(RTTNews) - The Hong Kong stock market on Monday ended the two-day winning streak in which it had surged more than 500 points or 3 percent. The Hang Seng Index now sits just beneath the 16,630-point plateau although it's likely to rebound again on Tuesday.
The global forecast for the Asian markets is cautiously optimistic on hopes for an interest rate cut. The European markets were mixed and the U.S. bourses were modestly higher and the Asian markets are expected to split the difference.
The Hang Seng finished sharply lower on Monday following losses from the financial shares, property stocks and technology companies. For the day, the index stumbled 162.96 points or 0.97 percent to finish at 16,629.23 after trading between 16,572.88 and 16,713.41.
Among the actives, Alibaba Group gained 0.63 percent, while Alibaba Health Info tumbled 2.28 percent, ANTA Sports declined 2.07 percent, China Life Insurance fell 0.51 percent, China Mengniu Dairy plunged 3.46 percent, China Resources Land tanked 2.85 percent, CITIC plummeted 3.52 percent, Country Garden sank 1.00 percent, CSPC Pharmaceutical shed 0.85 percent, ENN Energy added 0.36 percent, Galaxy Entertainment dropped 1.18 percent, Hang Lung Properties surrendered 2.40 percent, Henderson Land and Meituan both retreated 2.12 percent, Hong Kong & China Gas skidded 1.20 percent, Industrial and Commercial Bank of China slipped 0.27 percent, JD.com was down 0.19 percent, Lenovo dipped 0.20 percent, Li Ning stumbled 1.89 percent, New World Development slumped 1.85 percent, Techtronic Industries surged 3.61 percent, Xiaomi Corporation slid 0.50 percent, WuXi Biologics lost 0.68 percent and CNOOC and CK infrastructure both were unchanged. The lead from Wall Street is mostly positive as the major averages opened higher on Monday and largely stayed that way, although the Dow struggled to stay in the green.
The Dow rose 0.86 points or 0.00 percent to finish at 37,306.02, while the NASDAQ advanced 90.89 points or 0.61 percent to close at 14,904.81 and the S&P 500 gained 21.37 points or 0.45 percent to end at 4,740.56.
The major averages have moved higher for seven consecutive weeks due in part to optimism about the outlook for interest rates, with last week's rally coming as the Federal Reserve's latest projections hinted at three rate cuts next year.
However, several Fed officials have subsequently pushed back on investor hopes that rate cuts by the central bank are imminent.

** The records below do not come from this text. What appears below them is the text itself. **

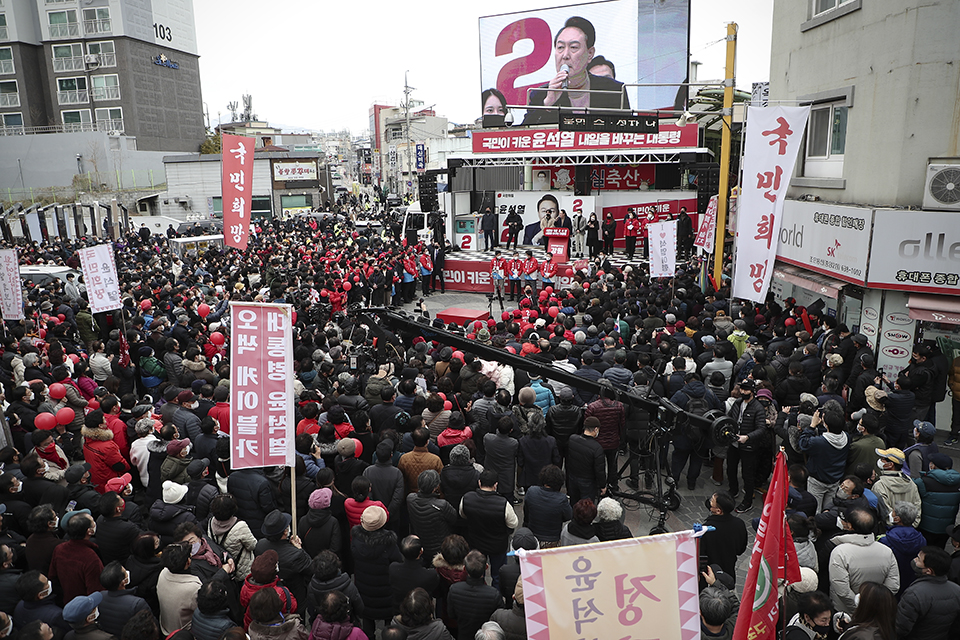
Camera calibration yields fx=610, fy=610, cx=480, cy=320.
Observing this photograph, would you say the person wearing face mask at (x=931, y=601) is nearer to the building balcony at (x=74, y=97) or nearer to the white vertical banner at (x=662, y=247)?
the white vertical banner at (x=662, y=247)

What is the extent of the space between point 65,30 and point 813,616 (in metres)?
57.2

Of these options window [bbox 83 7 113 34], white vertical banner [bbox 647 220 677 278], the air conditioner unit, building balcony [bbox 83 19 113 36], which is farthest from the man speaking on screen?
window [bbox 83 7 113 34]

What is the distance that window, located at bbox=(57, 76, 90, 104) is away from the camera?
45812 millimetres

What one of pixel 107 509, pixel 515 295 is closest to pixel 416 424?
pixel 107 509

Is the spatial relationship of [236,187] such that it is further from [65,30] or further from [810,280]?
[65,30]

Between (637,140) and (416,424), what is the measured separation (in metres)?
21.4

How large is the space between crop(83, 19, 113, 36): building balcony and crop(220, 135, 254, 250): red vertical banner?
42.9 meters

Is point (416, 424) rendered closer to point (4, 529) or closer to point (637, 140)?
point (4, 529)

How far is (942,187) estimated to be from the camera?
8703 millimetres

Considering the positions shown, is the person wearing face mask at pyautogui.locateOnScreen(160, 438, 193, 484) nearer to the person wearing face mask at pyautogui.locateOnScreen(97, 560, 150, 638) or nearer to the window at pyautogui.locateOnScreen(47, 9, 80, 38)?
the person wearing face mask at pyautogui.locateOnScreen(97, 560, 150, 638)

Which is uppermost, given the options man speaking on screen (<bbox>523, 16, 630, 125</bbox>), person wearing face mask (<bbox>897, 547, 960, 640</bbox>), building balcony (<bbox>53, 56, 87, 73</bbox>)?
building balcony (<bbox>53, 56, 87, 73</bbox>)

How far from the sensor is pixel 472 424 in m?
7.40

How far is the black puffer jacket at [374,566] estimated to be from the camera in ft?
15.7

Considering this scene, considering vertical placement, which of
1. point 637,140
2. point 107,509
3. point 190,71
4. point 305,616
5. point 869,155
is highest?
point 190,71
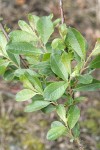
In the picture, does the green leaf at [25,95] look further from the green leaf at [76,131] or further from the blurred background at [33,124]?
the blurred background at [33,124]

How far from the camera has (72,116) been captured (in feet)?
2.88

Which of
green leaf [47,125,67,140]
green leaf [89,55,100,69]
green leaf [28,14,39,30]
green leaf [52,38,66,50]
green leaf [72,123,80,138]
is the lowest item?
green leaf [72,123,80,138]

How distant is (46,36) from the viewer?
878mm

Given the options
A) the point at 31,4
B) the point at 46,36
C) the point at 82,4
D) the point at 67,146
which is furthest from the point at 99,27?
the point at 46,36

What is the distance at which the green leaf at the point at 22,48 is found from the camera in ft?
2.70

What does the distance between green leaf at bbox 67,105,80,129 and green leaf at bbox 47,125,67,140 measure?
0.02m

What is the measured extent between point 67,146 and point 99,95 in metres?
0.56

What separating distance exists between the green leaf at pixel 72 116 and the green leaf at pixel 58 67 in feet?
0.38

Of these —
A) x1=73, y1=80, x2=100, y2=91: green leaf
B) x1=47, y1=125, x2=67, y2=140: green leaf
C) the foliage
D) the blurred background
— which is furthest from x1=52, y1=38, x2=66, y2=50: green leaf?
the blurred background

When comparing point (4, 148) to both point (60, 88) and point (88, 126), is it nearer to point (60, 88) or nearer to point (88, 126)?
point (88, 126)

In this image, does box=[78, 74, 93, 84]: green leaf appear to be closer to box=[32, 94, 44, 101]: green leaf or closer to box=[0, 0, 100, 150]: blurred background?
box=[32, 94, 44, 101]: green leaf

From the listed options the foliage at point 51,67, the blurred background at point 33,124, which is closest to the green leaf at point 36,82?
the foliage at point 51,67

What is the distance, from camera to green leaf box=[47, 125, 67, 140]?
2.85 feet

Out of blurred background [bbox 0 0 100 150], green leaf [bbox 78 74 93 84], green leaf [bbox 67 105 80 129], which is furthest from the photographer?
blurred background [bbox 0 0 100 150]
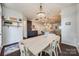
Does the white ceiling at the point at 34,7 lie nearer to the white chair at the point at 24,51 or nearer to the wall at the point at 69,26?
the wall at the point at 69,26

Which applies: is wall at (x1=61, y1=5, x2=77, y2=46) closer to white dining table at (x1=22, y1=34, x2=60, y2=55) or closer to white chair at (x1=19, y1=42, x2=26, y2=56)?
white dining table at (x1=22, y1=34, x2=60, y2=55)

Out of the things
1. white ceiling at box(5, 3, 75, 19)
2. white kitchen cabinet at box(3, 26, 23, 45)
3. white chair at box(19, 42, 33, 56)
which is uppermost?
white ceiling at box(5, 3, 75, 19)

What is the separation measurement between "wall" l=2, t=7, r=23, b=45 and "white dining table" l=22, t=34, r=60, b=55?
0.51 feet

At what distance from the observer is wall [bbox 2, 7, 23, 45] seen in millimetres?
1843

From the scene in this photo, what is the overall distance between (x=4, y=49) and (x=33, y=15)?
79 cm

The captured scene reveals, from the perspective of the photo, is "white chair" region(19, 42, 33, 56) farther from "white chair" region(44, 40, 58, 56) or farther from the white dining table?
"white chair" region(44, 40, 58, 56)

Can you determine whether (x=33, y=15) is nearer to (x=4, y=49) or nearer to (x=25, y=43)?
(x=25, y=43)

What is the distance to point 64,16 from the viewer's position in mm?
1910

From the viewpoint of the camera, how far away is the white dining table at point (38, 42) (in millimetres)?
1861

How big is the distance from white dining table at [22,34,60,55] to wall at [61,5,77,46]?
16cm

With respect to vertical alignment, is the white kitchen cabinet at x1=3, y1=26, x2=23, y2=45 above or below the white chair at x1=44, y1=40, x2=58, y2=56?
above

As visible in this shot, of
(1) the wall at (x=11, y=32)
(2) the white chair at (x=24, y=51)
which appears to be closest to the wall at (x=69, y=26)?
(2) the white chair at (x=24, y=51)

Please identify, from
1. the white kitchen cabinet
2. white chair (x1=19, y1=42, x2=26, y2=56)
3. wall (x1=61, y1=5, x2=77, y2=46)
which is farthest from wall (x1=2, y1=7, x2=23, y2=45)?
wall (x1=61, y1=5, x2=77, y2=46)

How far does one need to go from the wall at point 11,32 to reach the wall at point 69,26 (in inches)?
30.2
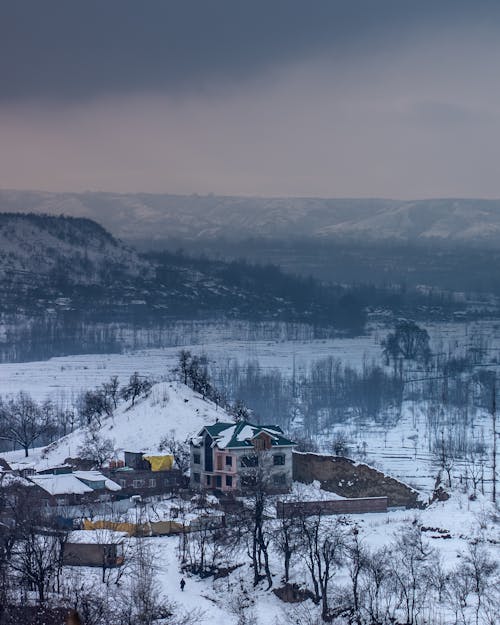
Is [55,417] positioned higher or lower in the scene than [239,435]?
lower

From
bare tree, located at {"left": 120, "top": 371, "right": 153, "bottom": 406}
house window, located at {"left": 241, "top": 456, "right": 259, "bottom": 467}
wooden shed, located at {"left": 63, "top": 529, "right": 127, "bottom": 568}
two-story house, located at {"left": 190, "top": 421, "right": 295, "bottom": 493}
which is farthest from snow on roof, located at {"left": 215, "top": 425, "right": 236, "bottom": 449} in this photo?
wooden shed, located at {"left": 63, "top": 529, "right": 127, "bottom": 568}

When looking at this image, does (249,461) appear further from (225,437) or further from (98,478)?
(98,478)

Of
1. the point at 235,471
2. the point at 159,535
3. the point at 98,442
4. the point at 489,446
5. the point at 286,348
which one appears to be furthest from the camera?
the point at 286,348

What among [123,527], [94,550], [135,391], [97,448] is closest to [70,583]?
[94,550]

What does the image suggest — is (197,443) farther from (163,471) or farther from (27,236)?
(27,236)

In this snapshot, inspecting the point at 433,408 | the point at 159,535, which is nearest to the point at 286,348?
the point at 433,408

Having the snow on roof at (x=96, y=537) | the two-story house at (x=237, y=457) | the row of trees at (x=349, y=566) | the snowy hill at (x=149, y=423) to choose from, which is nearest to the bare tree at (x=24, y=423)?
the snowy hill at (x=149, y=423)
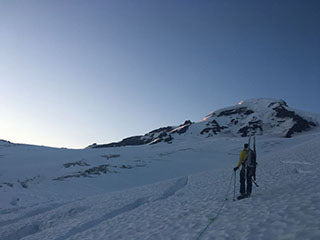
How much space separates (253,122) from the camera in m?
70.2

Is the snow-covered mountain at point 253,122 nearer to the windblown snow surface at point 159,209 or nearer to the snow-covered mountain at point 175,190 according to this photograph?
the snow-covered mountain at point 175,190

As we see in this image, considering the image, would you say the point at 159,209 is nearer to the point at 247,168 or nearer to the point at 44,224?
the point at 247,168

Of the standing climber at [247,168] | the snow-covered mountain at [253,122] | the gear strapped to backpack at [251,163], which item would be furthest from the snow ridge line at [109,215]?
the snow-covered mountain at [253,122]

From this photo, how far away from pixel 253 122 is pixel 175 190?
57325mm

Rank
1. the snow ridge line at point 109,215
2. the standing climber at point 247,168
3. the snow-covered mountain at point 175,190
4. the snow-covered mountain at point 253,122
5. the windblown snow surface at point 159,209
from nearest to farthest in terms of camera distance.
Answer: the windblown snow surface at point 159,209
the snow-covered mountain at point 175,190
the standing climber at point 247,168
the snow ridge line at point 109,215
the snow-covered mountain at point 253,122

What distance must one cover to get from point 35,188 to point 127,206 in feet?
59.2

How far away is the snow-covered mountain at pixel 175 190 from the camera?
786 centimetres

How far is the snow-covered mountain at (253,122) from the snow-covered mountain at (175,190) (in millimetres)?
303

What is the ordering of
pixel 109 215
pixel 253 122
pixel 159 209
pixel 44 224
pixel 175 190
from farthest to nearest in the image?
1. pixel 253 122
2. pixel 175 190
3. pixel 44 224
4. pixel 109 215
5. pixel 159 209

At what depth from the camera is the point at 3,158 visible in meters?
44.0

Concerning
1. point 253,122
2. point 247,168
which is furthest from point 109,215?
point 253,122

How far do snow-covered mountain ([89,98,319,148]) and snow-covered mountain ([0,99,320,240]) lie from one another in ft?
1.00

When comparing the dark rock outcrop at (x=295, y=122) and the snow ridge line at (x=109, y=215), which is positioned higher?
the dark rock outcrop at (x=295, y=122)

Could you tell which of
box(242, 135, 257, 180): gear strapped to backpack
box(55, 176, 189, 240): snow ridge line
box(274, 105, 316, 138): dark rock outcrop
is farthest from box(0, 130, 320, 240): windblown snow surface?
box(274, 105, 316, 138): dark rock outcrop
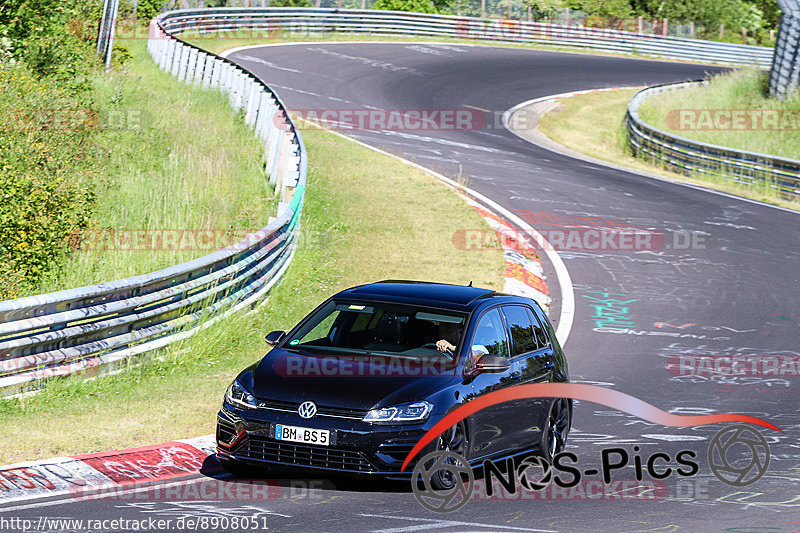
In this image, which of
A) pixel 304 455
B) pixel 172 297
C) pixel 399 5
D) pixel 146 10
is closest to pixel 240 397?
pixel 304 455

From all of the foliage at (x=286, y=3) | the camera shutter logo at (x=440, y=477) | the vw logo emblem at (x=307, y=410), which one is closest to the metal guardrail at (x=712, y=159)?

Nonetheless, CME Group's FedWatch Tool still suggests there is a good chance the Fed will lower interest rates by a quarter point in March.
In economic news, the National Association of Home Builders released a report showing homebuilder sentiment in the U.S. rebounded in December after falling for four consecutive months.
Oil prices rose sharply on Monday on rising tensions in the Middle Ease due to recent attacks on ships crossing the Red Sea, which have raised supply concerns. West Texas Intermediate Crude oil futures for January ended higher by $1.04 or 1.44 percent at $72.47 a barrel.
Closer to home, Hong Kong will see November data for unemployment later today; in October, the jobless rate was 2.9 percent.